2014 Outlook: If such a thing as a "first-half player" exists -- it's a notion that has been largely overstated during the 30-plus-year history of Rotisserie baseball -- Trumbo would top the list of candidates. Through three big-league seasons, he has hit 60 of his 95 home runs before the All-Star break, his batting average 41 points higher before (.268) than after (.227) it and his slugging percentage 107 points higher before (.517) than after (.410) it. Tuck that away if you're the lucky owner to secure his draft-day rights; ads for your Trumbo sale should run during every commercial break by mid-June. That said, he's still a remarkably powerful slugger, and one surrendering Angel Stadium for the more hitting-conducive dimensions of Chase Field, meaning a fourth consecutive season of setting new personal bests in home runs is possible. To be clear: No double coupons, and no deep Black Friday discounts. (OK, maybe we'll allow it in leagues that penalize for strikeouts or use on-base percentage.)
2014 Outlook: After making substantial gains in terms of his contact rate and ability to drive the ball to all fields in 2012, Lucroy extended those trends into a 2013 that put him in the clear top 10 of fantasy backstops. For the second consecutive season, he boosted his walk rate while cutting his strikeout rate, with the result being career highs in home runs (18) and RBIs (82). What's more, Lucroy continued to contribute a handful of steals, with his nine swipes a personal best and matching his professional high set in 2008. These skill improvements make him one of the safer investments among catchers, even if he has most likely reached his statistical peak.
2014 Outlook: Whoa! Michael Cuddyer, 2013 NL batting champion? Believe it. Now believe this: His .382 BABIP, third-highest among batting-title qualifiers, was 54 points higher than he had previously performed in his career, and 70 points higher than his career numbers in the category (.312). Yes, there's plenty of reason to call his .331 batting average fluky, though in Cuddyer's defense, Coors Field continues to prop up his numbers, and it has historically been one of the best venues in baseball for BABIP. Cuddyer looks much more the part of a .290 hitter, and his penchant for injuries over the years further builds the case for him being overrated entering 2014. Tread carefully.
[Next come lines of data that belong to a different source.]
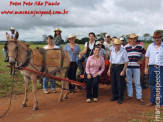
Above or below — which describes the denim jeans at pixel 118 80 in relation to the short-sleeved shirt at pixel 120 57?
below

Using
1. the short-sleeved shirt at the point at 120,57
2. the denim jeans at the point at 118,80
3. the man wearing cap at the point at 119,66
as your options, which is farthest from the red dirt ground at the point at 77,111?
the short-sleeved shirt at the point at 120,57

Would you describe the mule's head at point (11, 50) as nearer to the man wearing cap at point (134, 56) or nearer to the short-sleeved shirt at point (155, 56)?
the man wearing cap at point (134, 56)

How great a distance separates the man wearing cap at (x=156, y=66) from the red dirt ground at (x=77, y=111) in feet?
1.37

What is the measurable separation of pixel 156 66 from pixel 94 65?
196 centimetres

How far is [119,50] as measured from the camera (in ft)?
19.1

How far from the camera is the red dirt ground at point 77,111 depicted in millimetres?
4656

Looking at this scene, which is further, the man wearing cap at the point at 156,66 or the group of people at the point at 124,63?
the group of people at the point at 124,63

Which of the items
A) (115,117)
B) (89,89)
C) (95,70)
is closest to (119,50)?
(95,70)

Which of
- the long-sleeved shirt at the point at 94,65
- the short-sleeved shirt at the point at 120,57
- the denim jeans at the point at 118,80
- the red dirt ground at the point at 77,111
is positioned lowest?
the red dirt ground at the point at 77,111

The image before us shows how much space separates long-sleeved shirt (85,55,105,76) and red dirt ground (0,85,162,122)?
107cm

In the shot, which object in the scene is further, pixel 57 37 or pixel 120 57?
pixel 57 37

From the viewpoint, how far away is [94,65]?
19.9ft

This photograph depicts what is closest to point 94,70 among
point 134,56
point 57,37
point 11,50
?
point 134,56

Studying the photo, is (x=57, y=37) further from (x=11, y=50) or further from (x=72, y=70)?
(x=11, y=50)
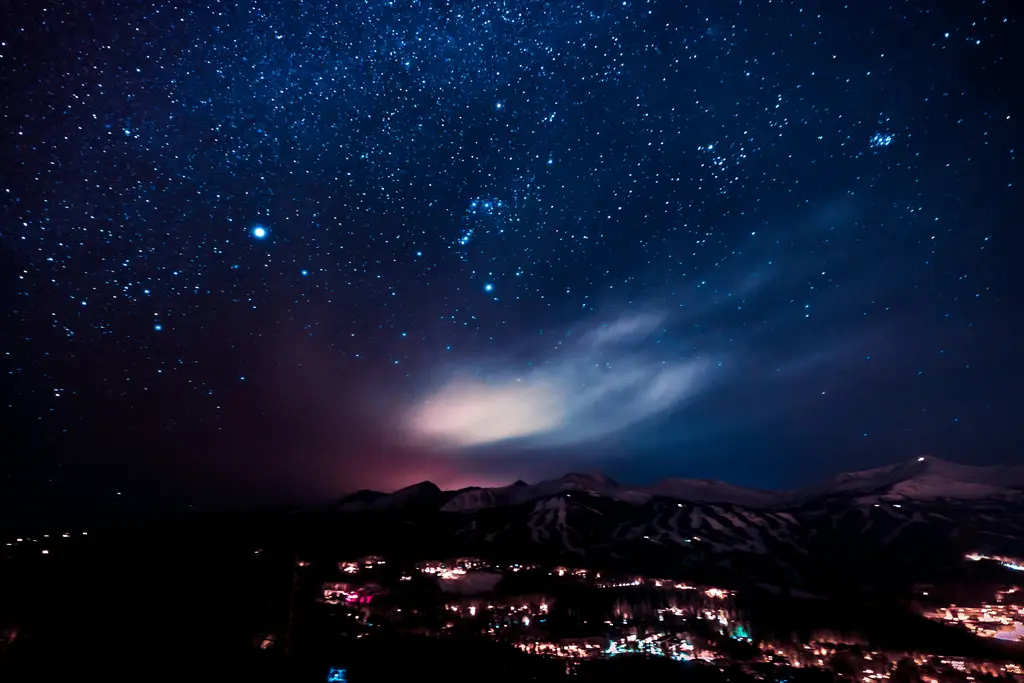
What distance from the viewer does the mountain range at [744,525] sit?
344 ft

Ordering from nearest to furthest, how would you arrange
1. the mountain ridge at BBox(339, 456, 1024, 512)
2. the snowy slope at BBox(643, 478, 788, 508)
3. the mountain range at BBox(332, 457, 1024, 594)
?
the mountain range at BBox(332, 457, 1024, 594) < the mountain ridge at BBox(339, 456, 1024, 512) < the snowy slope at BBox(643, 478, 788, 508)

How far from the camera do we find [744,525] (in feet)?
479

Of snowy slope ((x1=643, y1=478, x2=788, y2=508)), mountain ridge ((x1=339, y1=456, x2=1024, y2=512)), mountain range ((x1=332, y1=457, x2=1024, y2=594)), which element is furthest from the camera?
snowy slope ((x1=643, y1=478, x2=788, y2=508))

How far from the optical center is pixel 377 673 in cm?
2417

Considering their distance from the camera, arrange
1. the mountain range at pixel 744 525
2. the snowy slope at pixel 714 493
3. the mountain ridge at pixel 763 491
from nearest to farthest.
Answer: the mountain range at pixel 744 525
the mountain ridge at pixel 763 491
the snowy slope at pixel 714 493

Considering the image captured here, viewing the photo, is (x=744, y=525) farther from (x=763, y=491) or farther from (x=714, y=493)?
(x=763, y=491)

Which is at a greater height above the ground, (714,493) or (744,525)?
(714,493)

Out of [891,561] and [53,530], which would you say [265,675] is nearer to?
[53,530]

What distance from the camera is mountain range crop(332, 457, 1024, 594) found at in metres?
105

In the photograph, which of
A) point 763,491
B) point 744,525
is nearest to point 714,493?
point 763,491

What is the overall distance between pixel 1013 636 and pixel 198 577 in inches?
3242

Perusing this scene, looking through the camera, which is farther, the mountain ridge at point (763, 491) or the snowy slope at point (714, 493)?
the snowy slope at point (714, 493)

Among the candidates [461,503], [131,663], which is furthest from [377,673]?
[461,503]

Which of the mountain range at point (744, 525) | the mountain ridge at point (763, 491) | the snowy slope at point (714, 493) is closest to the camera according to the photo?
the mountain range at point (744, 525)
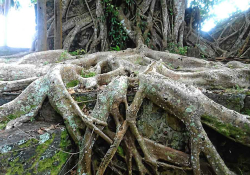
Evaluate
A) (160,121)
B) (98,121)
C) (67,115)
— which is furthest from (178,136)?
(67,115)

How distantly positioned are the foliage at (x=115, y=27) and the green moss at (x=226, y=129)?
12.7 feet

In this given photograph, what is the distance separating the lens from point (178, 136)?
2.23m

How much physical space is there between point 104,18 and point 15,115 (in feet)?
13.4

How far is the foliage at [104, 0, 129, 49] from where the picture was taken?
5.38m

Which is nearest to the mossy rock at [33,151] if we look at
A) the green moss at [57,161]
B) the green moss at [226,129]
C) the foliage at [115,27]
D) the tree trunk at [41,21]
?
the green moss at [57,161]

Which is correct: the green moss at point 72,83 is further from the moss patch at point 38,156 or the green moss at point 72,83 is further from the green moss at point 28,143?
the green moss at point 28,143

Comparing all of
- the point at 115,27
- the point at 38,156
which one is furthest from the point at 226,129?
the point at 115,27

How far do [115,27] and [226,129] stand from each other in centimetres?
439

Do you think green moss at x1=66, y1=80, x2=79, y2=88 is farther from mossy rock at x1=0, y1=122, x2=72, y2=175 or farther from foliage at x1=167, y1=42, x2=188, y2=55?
foliage at x1=167, y1=42, x2=188, y2=55

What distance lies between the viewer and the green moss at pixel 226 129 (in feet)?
6.26

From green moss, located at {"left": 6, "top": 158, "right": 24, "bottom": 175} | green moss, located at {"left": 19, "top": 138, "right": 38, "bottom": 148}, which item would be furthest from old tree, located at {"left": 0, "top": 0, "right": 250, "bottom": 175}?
green moss, located at {"left": 6, "top": 158, "right": 24, "bottom": 175}

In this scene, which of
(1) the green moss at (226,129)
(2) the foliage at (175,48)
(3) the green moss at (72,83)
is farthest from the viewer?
(2) the foliage at (175,48)

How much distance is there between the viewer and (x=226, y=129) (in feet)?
6.52

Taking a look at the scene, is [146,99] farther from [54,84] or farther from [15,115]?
[15,115]
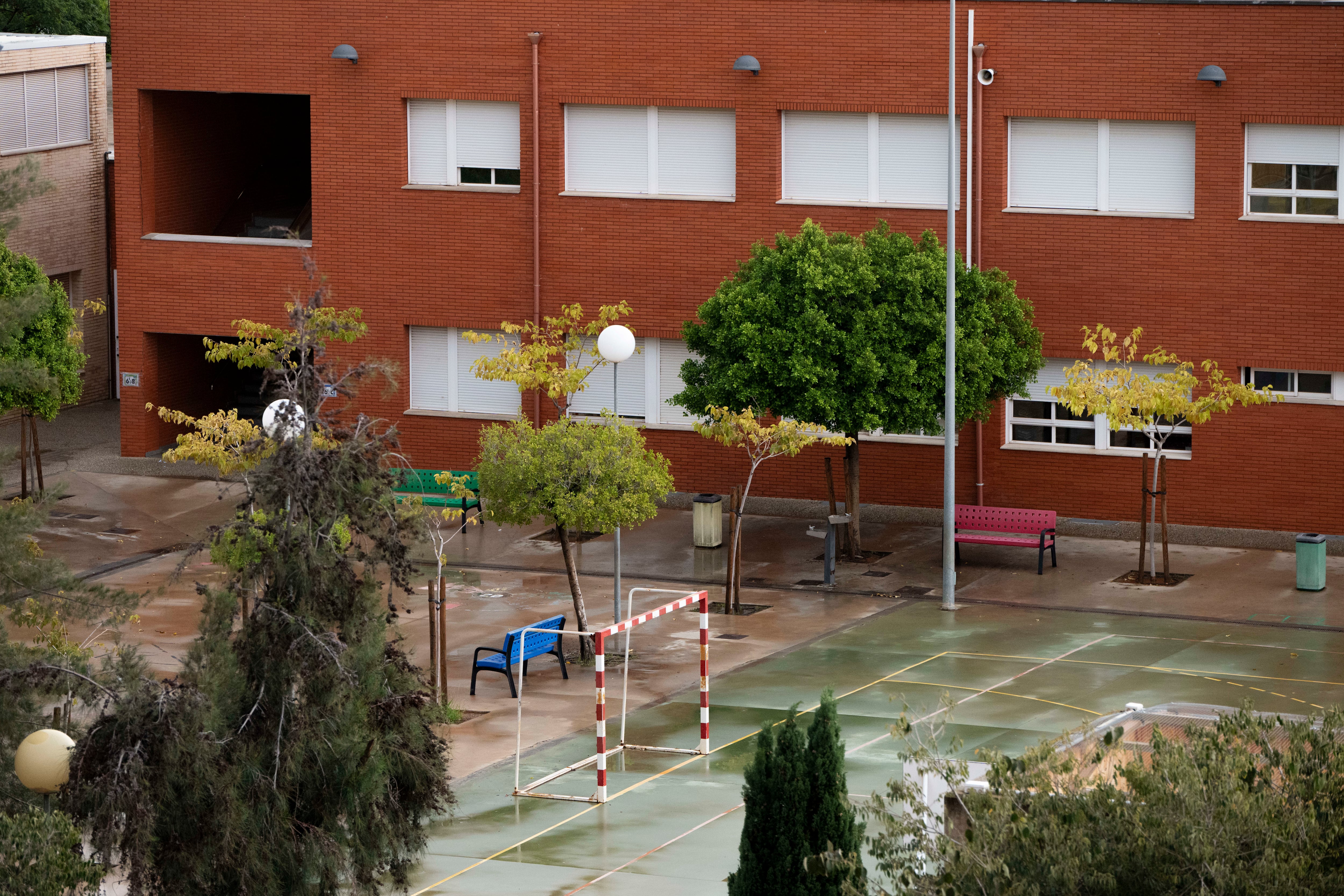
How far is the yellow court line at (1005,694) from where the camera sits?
21906 millimetres

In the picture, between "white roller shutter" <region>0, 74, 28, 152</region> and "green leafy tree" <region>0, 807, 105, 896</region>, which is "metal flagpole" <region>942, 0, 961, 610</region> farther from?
"white roller shutter" <region>0, 74, 28, 152</region>

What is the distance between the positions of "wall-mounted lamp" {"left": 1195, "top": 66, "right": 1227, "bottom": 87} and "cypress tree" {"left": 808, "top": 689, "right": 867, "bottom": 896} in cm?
1790

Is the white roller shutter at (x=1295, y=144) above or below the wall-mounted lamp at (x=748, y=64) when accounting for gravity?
below

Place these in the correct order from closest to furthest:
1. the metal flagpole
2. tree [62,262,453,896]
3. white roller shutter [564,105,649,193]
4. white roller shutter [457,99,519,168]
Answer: tree [62,262,453,896], the metal flagpole, white roller shutter [564,105,649,193], white roller shutter [457,99,519,168]

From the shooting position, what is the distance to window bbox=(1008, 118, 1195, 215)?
30625 mm

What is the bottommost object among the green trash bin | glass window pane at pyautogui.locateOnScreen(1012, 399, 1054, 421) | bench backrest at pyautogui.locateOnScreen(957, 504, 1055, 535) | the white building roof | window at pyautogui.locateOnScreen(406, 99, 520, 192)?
the green trash bin

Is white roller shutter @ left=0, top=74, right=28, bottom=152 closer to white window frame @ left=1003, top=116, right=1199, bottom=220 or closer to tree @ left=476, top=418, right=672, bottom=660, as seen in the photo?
white window frame @ left=1003, top=116, right=1199, bottom=220

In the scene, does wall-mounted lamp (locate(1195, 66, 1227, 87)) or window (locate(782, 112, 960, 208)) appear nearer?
wall-mounted lamp (locate(1195, 66, 1227, 87))

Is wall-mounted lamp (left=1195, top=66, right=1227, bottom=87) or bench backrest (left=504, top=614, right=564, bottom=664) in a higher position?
wall-mounted lamp (left=1195, top=66, right=1227, bottom=87)

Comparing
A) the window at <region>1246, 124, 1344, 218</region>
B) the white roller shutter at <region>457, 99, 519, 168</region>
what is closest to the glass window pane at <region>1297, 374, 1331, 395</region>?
the window at <region>1246, 124, 1344, 218</region>

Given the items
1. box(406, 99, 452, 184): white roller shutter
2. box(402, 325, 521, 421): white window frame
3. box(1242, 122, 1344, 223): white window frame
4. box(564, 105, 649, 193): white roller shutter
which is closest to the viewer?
box(1242, 122, 1344, 223): white window frame

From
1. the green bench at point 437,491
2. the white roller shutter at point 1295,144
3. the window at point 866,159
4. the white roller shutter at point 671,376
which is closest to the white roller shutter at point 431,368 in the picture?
the green bench at point 437,491

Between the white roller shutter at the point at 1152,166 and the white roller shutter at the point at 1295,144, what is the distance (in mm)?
896

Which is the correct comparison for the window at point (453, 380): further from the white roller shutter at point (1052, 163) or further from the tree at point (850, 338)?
the white roller shutter at point (1052, 163)
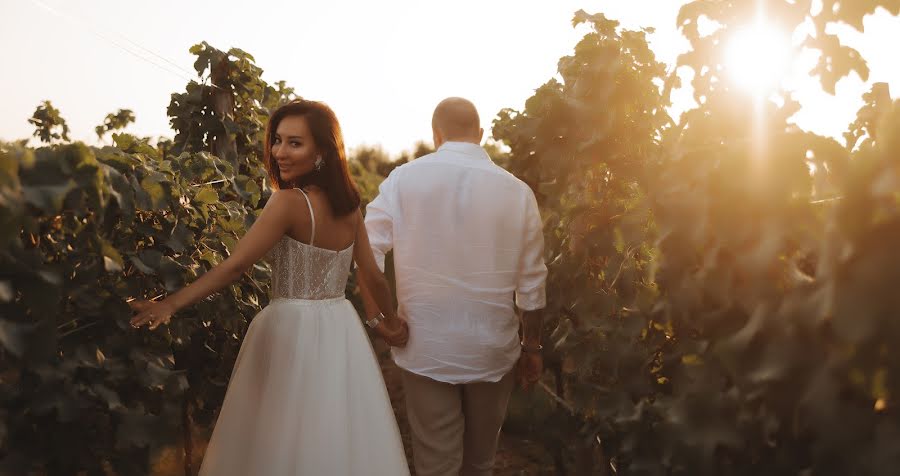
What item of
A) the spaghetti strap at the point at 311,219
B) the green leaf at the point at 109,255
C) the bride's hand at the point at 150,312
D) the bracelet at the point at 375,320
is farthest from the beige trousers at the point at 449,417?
the green leaf at the point at 109,255

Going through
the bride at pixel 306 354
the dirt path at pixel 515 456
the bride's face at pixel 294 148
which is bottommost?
the dirt path at pixel 515 456

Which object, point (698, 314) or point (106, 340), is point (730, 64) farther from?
point (106, 340)

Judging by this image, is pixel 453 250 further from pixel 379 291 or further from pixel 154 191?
pixel 154 191

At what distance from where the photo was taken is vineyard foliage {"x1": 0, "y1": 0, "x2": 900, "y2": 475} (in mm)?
1559

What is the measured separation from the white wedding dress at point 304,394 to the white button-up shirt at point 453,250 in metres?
0.33

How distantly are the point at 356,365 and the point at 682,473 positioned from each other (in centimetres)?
149

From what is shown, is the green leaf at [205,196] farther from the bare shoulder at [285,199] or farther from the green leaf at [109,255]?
the green leaf at [109,255]

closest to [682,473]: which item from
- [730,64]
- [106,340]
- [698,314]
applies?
[698,314]

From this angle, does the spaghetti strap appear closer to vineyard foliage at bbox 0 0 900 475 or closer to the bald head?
vineyard foliage at bbox 0 0 900 475

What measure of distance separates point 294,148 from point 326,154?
0.41ft

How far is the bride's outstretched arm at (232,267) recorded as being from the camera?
2.60 meters

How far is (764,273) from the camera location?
5.90ft

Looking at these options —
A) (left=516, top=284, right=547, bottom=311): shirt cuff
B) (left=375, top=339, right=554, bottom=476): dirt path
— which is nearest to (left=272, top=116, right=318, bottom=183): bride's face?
Result: (left=516, top=284, right=547, bottom=311): shirt cuff

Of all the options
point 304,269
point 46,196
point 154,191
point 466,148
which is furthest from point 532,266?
point 46,196
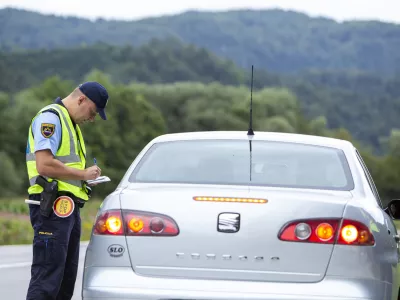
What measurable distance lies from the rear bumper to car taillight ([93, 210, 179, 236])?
194 millimetres

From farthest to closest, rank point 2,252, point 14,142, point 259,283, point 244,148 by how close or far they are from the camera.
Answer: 1. point 14,142
2. point 2,252
3. point 244,148
4. point 259,283

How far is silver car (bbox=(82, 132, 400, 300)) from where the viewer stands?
5.61m

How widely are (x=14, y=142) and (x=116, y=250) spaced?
4371 inches

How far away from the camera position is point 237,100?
5768 inches

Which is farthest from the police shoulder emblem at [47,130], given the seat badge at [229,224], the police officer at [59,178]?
the seat badge at [229,224]

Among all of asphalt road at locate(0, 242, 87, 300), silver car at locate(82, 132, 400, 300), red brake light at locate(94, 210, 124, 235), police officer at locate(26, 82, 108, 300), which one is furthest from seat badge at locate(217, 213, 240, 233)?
asphalt road at locate(0, 242, 87, 300)

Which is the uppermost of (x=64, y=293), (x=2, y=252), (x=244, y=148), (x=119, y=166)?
(x=244, y=148)

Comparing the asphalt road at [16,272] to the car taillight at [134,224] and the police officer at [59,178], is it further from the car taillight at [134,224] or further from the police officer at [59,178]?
the car taillight at [134,224]

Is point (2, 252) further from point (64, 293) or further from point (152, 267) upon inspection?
point (152, 267)

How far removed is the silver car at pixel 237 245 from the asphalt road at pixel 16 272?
4.61 meters

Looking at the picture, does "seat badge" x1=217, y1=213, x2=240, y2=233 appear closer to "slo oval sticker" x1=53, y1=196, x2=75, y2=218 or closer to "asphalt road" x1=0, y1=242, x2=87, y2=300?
"slo oval sticker" x1=53, y1=196, x2=75, y2=218

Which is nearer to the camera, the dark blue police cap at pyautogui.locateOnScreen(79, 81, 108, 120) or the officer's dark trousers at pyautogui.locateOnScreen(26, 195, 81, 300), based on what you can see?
the officer's dark trousers at pyautogui.locateOnScreen(26, 195, 81, 300)

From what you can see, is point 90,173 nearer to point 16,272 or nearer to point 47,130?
point 47,130

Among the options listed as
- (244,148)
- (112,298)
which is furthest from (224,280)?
(244,148)
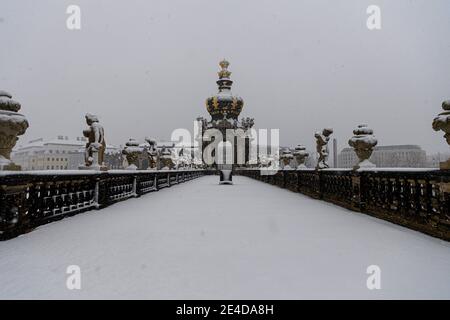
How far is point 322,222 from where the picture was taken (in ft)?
19.6

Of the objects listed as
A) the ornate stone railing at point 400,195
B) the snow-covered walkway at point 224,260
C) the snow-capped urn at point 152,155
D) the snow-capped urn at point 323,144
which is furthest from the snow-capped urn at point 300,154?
the snow-covered walkway at point 224,260

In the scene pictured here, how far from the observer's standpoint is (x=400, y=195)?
563cm

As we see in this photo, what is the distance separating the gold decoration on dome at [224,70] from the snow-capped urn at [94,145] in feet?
245

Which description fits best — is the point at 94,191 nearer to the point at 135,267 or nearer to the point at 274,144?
the point at 135,267

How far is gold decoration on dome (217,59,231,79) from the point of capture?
8056 cm

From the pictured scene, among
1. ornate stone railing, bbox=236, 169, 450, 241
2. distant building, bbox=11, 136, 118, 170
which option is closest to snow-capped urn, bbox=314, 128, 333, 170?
ornate stone railing, bbox=236, 169, 450, 241

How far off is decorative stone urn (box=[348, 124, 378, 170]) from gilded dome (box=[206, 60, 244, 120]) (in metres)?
69.6

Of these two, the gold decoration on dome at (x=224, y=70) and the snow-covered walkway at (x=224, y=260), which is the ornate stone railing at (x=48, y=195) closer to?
the snow-covered walkway at (x=224, y=260)

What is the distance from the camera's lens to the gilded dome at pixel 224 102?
76.9m

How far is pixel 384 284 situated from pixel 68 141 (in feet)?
361

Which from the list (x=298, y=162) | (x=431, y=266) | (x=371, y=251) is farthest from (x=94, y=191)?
(x=298, y=162)

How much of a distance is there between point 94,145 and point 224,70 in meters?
75.6

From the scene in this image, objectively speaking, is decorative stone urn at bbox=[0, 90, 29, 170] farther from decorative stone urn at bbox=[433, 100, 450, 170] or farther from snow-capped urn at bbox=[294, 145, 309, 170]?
snow-capped urn at bbox=[294, 145, 309, 170]

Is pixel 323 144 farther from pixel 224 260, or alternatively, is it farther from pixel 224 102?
pixel 224 102
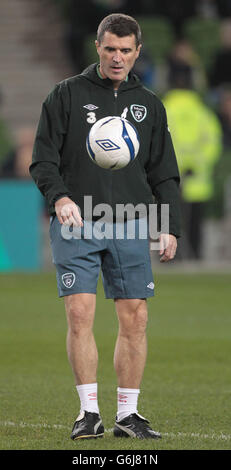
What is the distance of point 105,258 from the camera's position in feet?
19.2

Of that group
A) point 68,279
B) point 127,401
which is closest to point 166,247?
point 68,279

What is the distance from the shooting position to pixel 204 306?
45.2ft

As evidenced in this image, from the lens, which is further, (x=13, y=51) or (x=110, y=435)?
(x=13, y=51)

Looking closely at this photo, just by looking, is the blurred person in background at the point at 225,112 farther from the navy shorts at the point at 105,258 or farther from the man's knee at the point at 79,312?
the man's knee at the point at 79,312

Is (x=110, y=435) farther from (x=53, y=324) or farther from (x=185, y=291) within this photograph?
(x=185, y=291)

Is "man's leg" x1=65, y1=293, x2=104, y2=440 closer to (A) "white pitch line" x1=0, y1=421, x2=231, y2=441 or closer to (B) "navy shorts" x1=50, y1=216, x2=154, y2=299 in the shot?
(B) "navy shorts" x1=50, y1=216, x2=154, y2=299

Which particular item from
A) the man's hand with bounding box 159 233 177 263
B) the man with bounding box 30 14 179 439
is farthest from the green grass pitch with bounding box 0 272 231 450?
the man's hand with bounding box 159 233 177 263

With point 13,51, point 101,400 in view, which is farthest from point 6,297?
point 13,51

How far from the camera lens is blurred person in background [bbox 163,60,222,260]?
912 inches

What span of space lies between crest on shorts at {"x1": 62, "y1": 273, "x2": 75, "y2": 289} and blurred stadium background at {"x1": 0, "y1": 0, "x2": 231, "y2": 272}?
15.3 meters

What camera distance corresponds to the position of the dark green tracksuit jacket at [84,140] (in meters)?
5.73

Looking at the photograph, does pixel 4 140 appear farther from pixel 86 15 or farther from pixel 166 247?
pixel 166 247

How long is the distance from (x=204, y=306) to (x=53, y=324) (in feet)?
8.29

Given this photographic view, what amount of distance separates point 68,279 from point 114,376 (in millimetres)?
2822
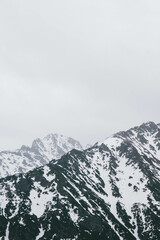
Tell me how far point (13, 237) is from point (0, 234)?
31.8 feet

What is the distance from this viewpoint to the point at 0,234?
199625mm

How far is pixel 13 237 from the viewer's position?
200 m
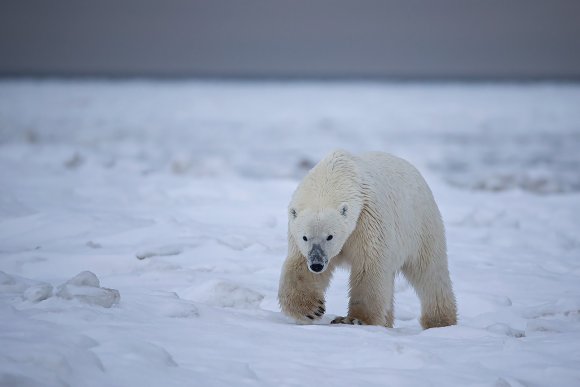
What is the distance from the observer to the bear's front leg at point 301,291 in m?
3.55

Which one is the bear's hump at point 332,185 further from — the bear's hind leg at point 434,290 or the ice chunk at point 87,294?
the ice chunk at point 87,294

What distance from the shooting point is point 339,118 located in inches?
1105

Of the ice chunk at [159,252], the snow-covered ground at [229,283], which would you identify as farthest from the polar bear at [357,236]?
the ice chunk at [159,252]

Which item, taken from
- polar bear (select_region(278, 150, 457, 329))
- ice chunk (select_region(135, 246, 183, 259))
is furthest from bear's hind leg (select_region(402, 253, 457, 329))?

2014 Outlook: Rizzo doesn't garner much attention on a bad Chicago Cubs team, and after a letdown of a 2013 season, he might slide too far in many drafts this season. Though his batting average was destined to regress after his standout 2012, few expected it'd decline by 52 points. That leaves room for improvement, and considering he's now 24 years old with nearly 300 games of big league experience under his belt, not to mention a power hitter in Wrigley Field, Rizzo could be a potential value. He's a smarter hitter than you'd think -- his walk rate soared to 11.0 percent last season -- meaning he's an even more attractive selection in walks/on-base percentage leagues.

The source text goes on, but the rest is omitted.